Short exercise 1
Echo the visual spatial reasoning entries verbatim from the line containing "What is the distance from the recording" through the end of the entries, and leave the pictures out.

Text excerpt
========
I don't know how they'll fair but I'm gonna see how they do. With 2 queens laying I figure the worst case is I can combine the two in the fall and feed them well and/or give them a full super of honey. Hopefully, between the two they will have a decent population of bees between now and then. If not I'll just combine with the main hives.

This is my first year back into bees after a long hiatus and I already feel like having at least one experimental hive every year to use as a guinea pig to try different things out. (Not as a guinea pig in a bad way) 

Not sure this really qualifies as a fall split but it does seem late to me!


Dan

[This message has been edited by dtwilliamson (edited July 26, 2004).]


----------



## Hillbillynursery (Nov 13, 2003)

Well this is omething I would like to here more about. I will be taking some bee from strongest colonies and equalizing as the weather has not been nice to me and a couple of my nucs swarmed. But if I have more frames than needed to make all my hive 2 mediums deep I have though about another split. First hard frost is normally end of Oct. sometime(like last year) not until mid Nov.. I have a couple supers of honey for winter feed so it is a matter of getting the queen getting going good enough to get them thru winter. Another side note is queens started laying in Jan. last year as I had a 75f day and took a peek(3 days later though it was a high of 30f). Winters here can be very lite to moderate. one medium of stores is plenty for around here. But this is something I think could help alot of people increase their numbers if they wish and it was feasable.


----------



## swarm_trapper (Jun 19, 2003)

we are trying it this year we made a split a week and a half ago so we will se what happens we did pigggyback it on anouther hive the reason i hope that this works is so we can split and still raise our own queens mid april is alittle early for queens here(not man drones) Nick


----------



## Guest (Aug 23, 2004)

An update.... I started the year off with 2 nucs on May 8th. They grew so fast that I split 2 nucs off of them (as described above in an earlier post). I just combined the nucs I had made and have a pretty strong hive almost a full 2 deeps worth of bees. The upside is that I now have 3 fairly strong hives in terms of bees. The downside is that after I distribute the honey I currently have from these hives they will be short of supplies for the winter. Hopefully we get a really strong fall flow. Activity seemed to be picking up yesterday. I may have to feed one or two of them before winter.

I did my splits mid-July. I would think that starting them this time of year would bee difficult. Not sure there would be enough time to build up unless you can really supply them with drawn comb and alot of bees and honey.

Good luck. Let us know how it works.

Dan


----------
========
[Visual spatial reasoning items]

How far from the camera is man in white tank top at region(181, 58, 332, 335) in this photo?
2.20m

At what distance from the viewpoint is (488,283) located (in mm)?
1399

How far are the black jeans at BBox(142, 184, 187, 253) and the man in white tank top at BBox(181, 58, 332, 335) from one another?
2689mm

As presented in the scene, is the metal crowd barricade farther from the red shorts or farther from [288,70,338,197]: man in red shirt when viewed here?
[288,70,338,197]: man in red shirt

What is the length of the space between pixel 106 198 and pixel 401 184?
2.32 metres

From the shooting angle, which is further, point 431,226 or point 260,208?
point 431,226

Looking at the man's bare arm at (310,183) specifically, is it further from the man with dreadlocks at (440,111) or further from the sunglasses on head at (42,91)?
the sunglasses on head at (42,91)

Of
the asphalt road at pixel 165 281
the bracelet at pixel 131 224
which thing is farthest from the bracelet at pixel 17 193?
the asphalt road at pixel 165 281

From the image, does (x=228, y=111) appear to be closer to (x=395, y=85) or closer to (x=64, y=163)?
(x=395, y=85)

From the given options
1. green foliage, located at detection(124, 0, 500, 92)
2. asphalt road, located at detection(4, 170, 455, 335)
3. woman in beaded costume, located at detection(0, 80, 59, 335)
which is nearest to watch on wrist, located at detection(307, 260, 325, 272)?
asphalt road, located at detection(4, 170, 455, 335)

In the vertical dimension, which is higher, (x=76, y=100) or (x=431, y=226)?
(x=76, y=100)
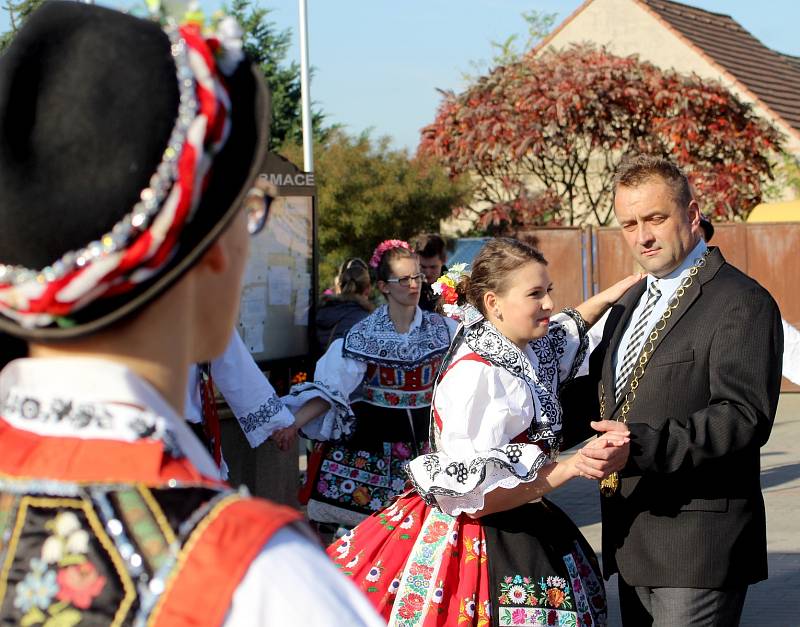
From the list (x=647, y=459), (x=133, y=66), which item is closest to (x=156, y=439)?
(x=133, y=66)

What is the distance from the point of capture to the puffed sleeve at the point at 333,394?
578 cm

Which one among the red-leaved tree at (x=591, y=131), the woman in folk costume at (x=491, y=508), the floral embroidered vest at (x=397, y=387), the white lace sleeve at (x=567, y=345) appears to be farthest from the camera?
the red-leaved tree at (x=591, y=131)

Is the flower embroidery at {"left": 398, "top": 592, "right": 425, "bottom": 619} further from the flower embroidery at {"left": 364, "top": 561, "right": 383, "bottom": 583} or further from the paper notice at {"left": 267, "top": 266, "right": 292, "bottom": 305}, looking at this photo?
the paper notice at {"left": 267, "top": 266, "right": 292, "bottom": 305}

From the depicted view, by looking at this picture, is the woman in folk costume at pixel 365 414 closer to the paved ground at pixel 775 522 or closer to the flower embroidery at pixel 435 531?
the paved ground at pixel 775 522

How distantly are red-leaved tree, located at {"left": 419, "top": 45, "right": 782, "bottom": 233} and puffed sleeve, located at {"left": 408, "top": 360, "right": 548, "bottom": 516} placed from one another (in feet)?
43.1

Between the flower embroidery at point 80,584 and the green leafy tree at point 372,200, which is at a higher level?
the green leafy tree at point 372,200

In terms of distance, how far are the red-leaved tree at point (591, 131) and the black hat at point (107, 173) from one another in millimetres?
15591

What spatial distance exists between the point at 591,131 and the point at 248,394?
12.6 meters

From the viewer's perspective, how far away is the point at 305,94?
13742mm

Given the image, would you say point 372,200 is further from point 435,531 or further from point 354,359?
point 435,531

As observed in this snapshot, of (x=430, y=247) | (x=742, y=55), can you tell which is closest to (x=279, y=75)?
(x=742, y=55)

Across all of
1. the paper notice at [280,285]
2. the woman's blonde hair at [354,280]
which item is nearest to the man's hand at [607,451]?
the paper notice at [280,285]

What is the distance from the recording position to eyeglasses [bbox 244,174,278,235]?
4.01ft

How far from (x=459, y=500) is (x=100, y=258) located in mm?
2587
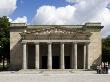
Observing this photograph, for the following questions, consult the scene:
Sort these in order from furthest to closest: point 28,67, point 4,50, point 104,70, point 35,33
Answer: point 4,50, point 28,67, point 35,33, point 104,70

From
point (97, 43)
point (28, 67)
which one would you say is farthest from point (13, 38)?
point (97, 43)

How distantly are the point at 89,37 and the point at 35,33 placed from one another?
10129mm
========
Short exercise 2
Duplicate word for word the part of the beekeeping thread that opens with the words containing "I did my splits" and closes with "how it works.".

Task answer 1
What is the distance from the recording position to eyeglasses [bbox 244,174,278,235]?
4.01ft

How far from (x=459, y=500) is (x=100, y=258) located in mm?
2587
Observing this photograph, for the following questions, consult the scene:
Sort these in order from furthest to closest: point 28,67, point 4,50, point 104,70, point 35,33
Answer: point 4,50, point 28,67, point 35,33, point 104,70

From
point (97, 43)
point (28, 67)
which one would you say is farthest from point (13, 38)?
point (97, 43)

How distantly are the point at 89,37 and the point at 35,33 placed from one another?
10129mm

Task answer 2
I did my splits mid-July. I would think that starting them this time of year would bee difficult. Not sure there would be enough time to build up unless you can really supply them with drawn comb and alot of bees and honey.

Good luck. Let us know how it works.